JAKARTA – Polri memberikan penghargaan kepada sejumlah kementerian, lembaga dan BUMN atas dukungan dalam pengamanan Operasi Lilin Nataru 2025 dan Operasi Ketupat 2026.

Penghargaan tersebut diberikan dalam Rapat Kerja Teknis (Rakernis) Fungsi Lalu Lintas Polri Tahun 2026 yang dibuka Wakapolri Komjen Pol. Dedi Prasetyo di Auditorium STIK-PTIK Lemdiklat Polri, Jakarta, Jumat (22/5/2026).

Wakapolri mengatakan keberhasilan pengelolaan lalu lintas nasional dan pengamanan arus mudik tidak dapat dilakukan Polri sendiri, melainkan membutuhkan dukungan lintas kementerian, lembaga, pemerintah daerah hingga stakeholder terkait.

“Keberhasilan Operasi Ketupat dan pengelolaan lalu lintas nasional merupakan hasil kerja bersama lintas kementerian, lembaga, pemerintah daerah, dan seluruh stakeholder terkait,” kata Dedi.

Menurut dia, kolaborasi lintas sektor itu berdampak pada penurunan angka kecelakaan lalu lintas selama Operasi Ketupat 2026.

Data Polri mencatat angka kecelakaan turun 5,31 persen atau berkurang 531 kasus dibanding tahun sebelumnya.

Korban meninggal dunia juga menurun 30,41 persen atau setara 104 jiwa terselamatkan.

Selain itu, tingkat kepuasan masyarakat terhadap penyelenggaraan mudik mencapai 85,3 persen.

Adapun penghargaan diberikan kepada Kementerian Perhubungan, Kementerian Pekerjaan Umum, Kementerian Kesehatan, Kementerian Komunikasi dan Digital, PT Jasa Raharja, PT Jasa Marga, PT ASDP Indonesia Ferry (Persero), dan PT Pelabuhan Indonesia (Persero).

Penghargaan tersebut diberikan atas partisipasi aktif dalam mendukung kelancaran arus mudik dan balik, distribusi logistik nasional serta keselamatan masyarakat selama operasi kemanusiaan berlangsung.

Sejumlah pimpinan kementerian, lembaga dan BUMN hadir langsung maupun diwakili dalam penerimaan penghargaan, di antaranya Ketua Komisi III DPR RI, Menteri Perhubungan, Menteri Pekerjaan Umum serta pimpinan BUMN sektor transportasi dan asuransi.

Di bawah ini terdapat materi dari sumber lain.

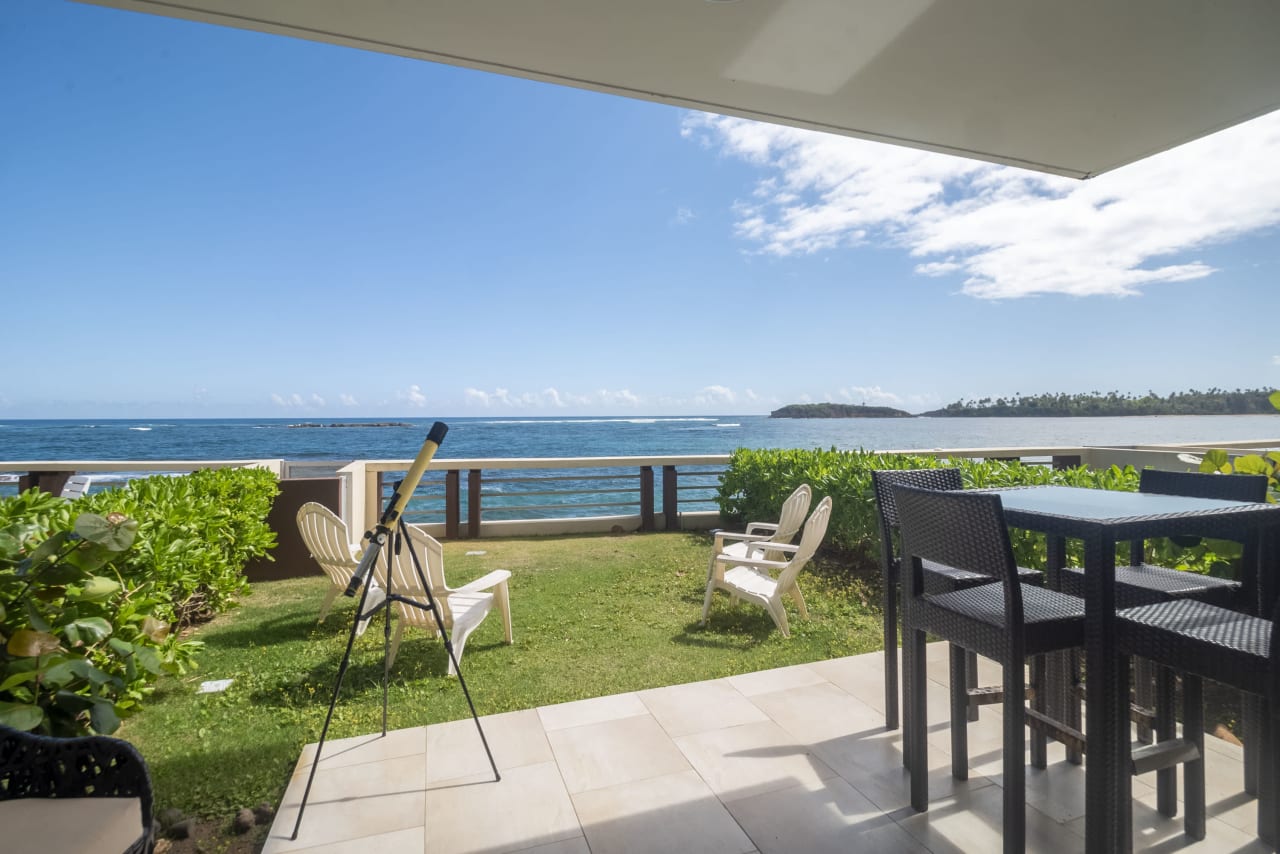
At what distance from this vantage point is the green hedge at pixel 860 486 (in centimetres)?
304

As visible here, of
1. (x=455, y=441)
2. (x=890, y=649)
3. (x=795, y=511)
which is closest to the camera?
(x=890, y=649)

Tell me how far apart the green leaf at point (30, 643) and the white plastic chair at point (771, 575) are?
3133 millimetres

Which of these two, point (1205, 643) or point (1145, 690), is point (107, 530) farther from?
point (1145, 690)

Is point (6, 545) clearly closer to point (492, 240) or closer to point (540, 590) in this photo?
point (540, 590)

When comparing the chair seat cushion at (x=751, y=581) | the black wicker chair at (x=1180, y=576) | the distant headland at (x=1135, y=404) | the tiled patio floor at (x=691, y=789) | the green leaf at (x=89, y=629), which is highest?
the distant headland at (x=1135, y=404)

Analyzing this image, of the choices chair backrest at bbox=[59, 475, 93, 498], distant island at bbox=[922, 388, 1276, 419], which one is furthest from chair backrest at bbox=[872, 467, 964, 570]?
chair backrest at bbox=[59, 475, 93, 498]

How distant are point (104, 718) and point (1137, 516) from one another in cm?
282

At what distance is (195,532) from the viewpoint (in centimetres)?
349

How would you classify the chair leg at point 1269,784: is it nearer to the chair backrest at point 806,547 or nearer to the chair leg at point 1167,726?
the chair leg at point 1167,726

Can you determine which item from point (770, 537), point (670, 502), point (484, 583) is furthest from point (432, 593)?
point (670, 502)

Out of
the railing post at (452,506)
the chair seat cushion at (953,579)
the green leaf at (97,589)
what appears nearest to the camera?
the green leaf at (97,589)

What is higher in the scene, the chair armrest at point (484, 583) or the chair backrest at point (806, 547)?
the chair backrest at point (806, 547)

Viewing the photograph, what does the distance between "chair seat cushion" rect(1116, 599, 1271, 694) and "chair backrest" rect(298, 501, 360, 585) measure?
3.73m

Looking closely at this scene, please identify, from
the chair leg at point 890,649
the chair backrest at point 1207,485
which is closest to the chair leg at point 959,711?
the chair leg at point 890,649
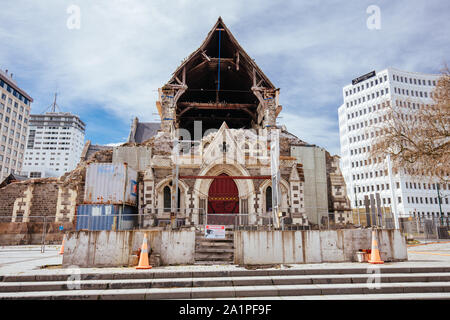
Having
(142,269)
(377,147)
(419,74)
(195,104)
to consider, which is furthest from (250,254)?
(419,74)

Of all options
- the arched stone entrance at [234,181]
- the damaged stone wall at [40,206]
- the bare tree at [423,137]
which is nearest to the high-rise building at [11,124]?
the damaged stone wall at [40,206]

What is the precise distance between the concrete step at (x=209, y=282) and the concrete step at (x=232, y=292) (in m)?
0.26

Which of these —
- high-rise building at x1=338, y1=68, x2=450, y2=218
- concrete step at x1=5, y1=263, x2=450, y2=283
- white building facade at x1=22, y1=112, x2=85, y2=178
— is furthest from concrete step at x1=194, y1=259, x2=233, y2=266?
white building facade at x1=22, y1=112, x2=85, y2=178

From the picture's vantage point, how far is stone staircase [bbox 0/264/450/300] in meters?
7.31

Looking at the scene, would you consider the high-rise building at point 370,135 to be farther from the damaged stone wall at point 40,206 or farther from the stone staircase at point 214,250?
the stone staircase at point 214,250

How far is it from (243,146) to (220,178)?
9.78 feet

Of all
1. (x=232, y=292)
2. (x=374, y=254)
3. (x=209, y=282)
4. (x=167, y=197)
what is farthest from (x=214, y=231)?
(x=167, y=197)

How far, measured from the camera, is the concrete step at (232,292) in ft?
23.8

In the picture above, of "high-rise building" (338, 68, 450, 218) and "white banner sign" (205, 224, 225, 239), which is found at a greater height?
"high-rise building" (338, 68, 450, 218)

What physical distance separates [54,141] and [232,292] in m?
189

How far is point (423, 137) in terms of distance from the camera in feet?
49.9

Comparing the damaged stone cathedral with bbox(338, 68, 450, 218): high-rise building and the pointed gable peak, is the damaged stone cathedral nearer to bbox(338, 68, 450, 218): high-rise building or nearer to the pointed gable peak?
the pointed gable peak

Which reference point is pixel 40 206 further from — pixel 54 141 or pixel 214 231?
pixel 54 141

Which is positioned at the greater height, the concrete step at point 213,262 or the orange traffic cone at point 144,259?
the orange traffic cone at point 144,259
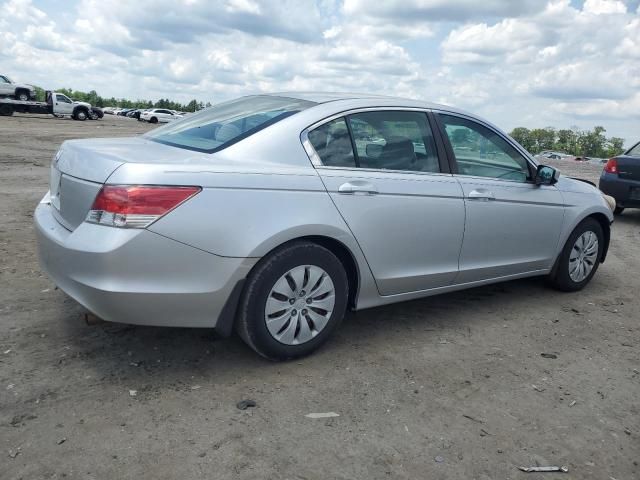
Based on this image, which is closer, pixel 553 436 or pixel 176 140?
pixel 553 436

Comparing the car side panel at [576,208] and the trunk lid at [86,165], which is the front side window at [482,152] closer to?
the car side panel at [576,208]

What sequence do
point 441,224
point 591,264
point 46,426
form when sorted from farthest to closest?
point 591,264
point 441,224
point 46,426

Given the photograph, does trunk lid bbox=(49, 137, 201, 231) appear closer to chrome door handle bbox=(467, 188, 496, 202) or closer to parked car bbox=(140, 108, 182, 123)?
chrome door handle bbox=(467, 188, 496, 202)

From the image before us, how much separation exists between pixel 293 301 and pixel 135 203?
1058mm

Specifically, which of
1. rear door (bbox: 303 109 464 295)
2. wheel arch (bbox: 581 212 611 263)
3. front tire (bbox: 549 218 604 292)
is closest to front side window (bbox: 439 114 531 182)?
rear door (bbox: 303 109 464 295)

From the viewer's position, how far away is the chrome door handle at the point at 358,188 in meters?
3.58

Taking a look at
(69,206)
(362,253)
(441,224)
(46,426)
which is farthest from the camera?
(441,224)

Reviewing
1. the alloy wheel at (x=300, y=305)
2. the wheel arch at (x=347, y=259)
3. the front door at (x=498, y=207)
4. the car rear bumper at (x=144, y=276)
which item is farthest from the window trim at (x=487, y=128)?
the car rear bumper at (x=144, y=276)

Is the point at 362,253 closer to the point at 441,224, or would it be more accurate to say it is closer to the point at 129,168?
the point at 441,224

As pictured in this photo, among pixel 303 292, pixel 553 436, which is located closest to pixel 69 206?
pixel 303 292

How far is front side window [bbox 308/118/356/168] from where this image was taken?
11.9 ft

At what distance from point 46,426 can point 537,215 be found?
12.5 feet

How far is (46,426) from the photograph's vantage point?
276 centimetres

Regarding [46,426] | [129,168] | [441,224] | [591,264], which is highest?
[129,168]
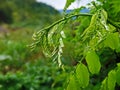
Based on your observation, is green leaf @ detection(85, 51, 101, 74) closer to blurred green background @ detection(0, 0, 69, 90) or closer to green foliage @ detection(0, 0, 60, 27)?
blurred green background @ detection(0, 0, 69, 90)

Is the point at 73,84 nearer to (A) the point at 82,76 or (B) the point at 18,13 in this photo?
(A) the point at 82,76

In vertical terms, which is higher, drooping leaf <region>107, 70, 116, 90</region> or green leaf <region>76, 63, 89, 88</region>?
green leaf <region>76, 63, 89, 88</region>

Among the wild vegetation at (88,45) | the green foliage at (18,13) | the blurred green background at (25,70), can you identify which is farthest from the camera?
the green foliage at (18,13)

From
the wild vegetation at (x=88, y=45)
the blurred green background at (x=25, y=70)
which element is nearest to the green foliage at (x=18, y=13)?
the blurred green background at (x=25, y=70)

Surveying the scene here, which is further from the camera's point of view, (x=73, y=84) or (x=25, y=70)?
(x=25, y=70)

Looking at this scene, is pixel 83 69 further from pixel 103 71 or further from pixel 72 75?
pixel 103 71

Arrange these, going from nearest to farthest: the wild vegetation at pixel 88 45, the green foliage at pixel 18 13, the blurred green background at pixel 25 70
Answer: the wild vegetation at pixel 88 45 → the blurred green background at pixel 25 70 → the green foliage at pixel 18 13

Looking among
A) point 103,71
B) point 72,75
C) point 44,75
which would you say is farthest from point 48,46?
point 44,75

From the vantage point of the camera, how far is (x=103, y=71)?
2.48m

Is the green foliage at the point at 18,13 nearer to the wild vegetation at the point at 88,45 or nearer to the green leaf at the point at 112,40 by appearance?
the wild vegetation at the point at 88,45

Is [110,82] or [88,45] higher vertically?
[88,45]

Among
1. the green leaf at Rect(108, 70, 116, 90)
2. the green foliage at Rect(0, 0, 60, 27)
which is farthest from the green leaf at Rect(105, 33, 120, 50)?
the green foliage at Rect(0, 0, 60, 27)

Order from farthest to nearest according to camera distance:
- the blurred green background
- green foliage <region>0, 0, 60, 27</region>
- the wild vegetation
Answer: green foliage <region>0, 0, 60, 27</region>, the blurred green background, the wild vegetation

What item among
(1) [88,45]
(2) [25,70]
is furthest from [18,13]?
(1) [88,45]
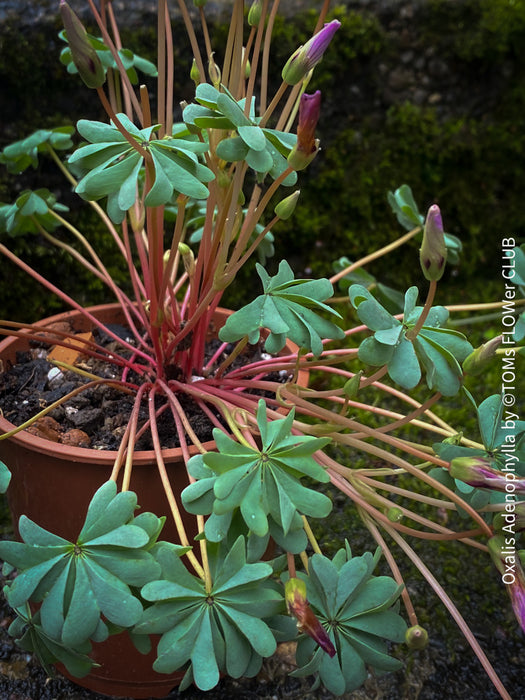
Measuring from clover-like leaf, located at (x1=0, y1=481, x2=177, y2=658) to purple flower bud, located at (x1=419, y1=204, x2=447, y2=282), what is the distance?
39cm

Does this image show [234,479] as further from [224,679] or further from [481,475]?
[224,679]

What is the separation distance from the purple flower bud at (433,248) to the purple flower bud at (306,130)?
0.14 m

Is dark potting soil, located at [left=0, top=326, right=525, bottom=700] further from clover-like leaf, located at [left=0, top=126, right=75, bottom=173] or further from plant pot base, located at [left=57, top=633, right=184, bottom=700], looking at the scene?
clover-like leaf, located at [left=0, top=126, right=75, bottom=173]

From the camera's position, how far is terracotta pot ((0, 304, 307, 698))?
2.94 feet

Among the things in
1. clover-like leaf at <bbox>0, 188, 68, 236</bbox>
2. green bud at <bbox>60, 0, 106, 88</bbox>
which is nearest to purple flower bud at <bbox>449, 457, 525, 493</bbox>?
green bud at <bbox>60, 0, 106, 88</bbox>

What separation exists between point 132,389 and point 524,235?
4.88 feet

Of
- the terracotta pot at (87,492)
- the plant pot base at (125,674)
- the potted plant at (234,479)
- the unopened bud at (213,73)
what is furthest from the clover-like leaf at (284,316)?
the plant pot base at (125,674)

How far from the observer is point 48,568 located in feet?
2.29

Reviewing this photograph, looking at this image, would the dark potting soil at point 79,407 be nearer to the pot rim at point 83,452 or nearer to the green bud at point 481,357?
the pot rim at point 83,452

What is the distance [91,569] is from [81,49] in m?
0.54

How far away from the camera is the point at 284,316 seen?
80cm

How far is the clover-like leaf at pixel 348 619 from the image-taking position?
2.44 ft

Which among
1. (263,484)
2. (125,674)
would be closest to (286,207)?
(263,484)

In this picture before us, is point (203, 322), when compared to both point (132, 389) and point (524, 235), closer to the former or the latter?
point (132, 389)
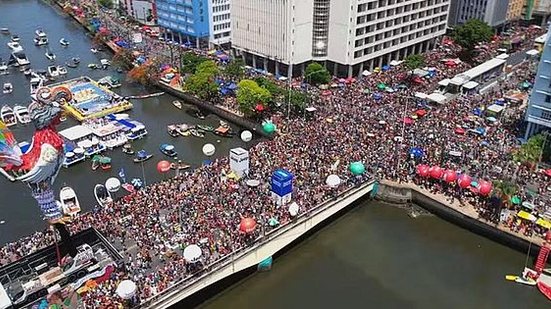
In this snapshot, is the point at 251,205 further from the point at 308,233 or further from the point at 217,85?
the point at 217,85

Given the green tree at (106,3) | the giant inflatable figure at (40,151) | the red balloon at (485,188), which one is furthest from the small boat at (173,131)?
the green tree at (106,3)

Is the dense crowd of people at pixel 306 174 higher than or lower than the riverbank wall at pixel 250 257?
higher

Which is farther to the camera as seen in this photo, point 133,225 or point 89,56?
point 89,56

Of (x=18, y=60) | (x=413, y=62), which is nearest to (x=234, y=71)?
(x=413, y=62)

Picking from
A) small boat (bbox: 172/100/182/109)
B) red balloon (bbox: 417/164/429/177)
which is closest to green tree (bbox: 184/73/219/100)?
small boat (bbox: 172/100/182/109)

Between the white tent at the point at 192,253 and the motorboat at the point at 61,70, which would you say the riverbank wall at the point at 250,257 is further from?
the motorboat at the point at 61,70

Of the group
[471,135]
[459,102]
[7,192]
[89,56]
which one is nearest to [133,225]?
[7,192]

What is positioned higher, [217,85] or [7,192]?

Selain pemberian penghargaan, Korlantas Polri juga memperkenalkan sejumlah inovasi pelayanan lalu lintas berbasis digital.

Inovasi tersebut di antaranya SIM Digital yang terintegrasi dengan layanan administrasi kendaraan dan ETLE Drone Mobile yang dilengkapi teknologi face recognition.

Pengembangan layanan digital juga dilakukan melalui SIGNAL (Samsat Digital Nasional), ETLE, integrasi CCTV hingga sistem berbasis Artificial Intelligence (AI).

Menurut Wakapolri, transformasi digital pelayanan lalu lintas harus terus diperkuat seiring meningkatnya kebutuhan mobilitas masyarakat dan kompleksitas pengelolaan lalu lintas nasional.

“Digitalisasi bukan sekadar modernisasi sistem, tetapi upaya menghadirkan pelayanan publik yang lebih cepat, transparan, akuntabel dan mudah diakses masyarakat,” ujar dia.

Meski demikian, Dedi menegaskan keberhasilan teknologi tetap ditentukan kualitas sumber daya manusia dan integritas personel di lapangan.

“Polantas adalah etalase Polri. Karena itu pelayanan harus semakin profesional, presisi, humanis, dan mampu memberikan rasa aman serta nyaman kepada masyarakat,” tutup Wakapolri.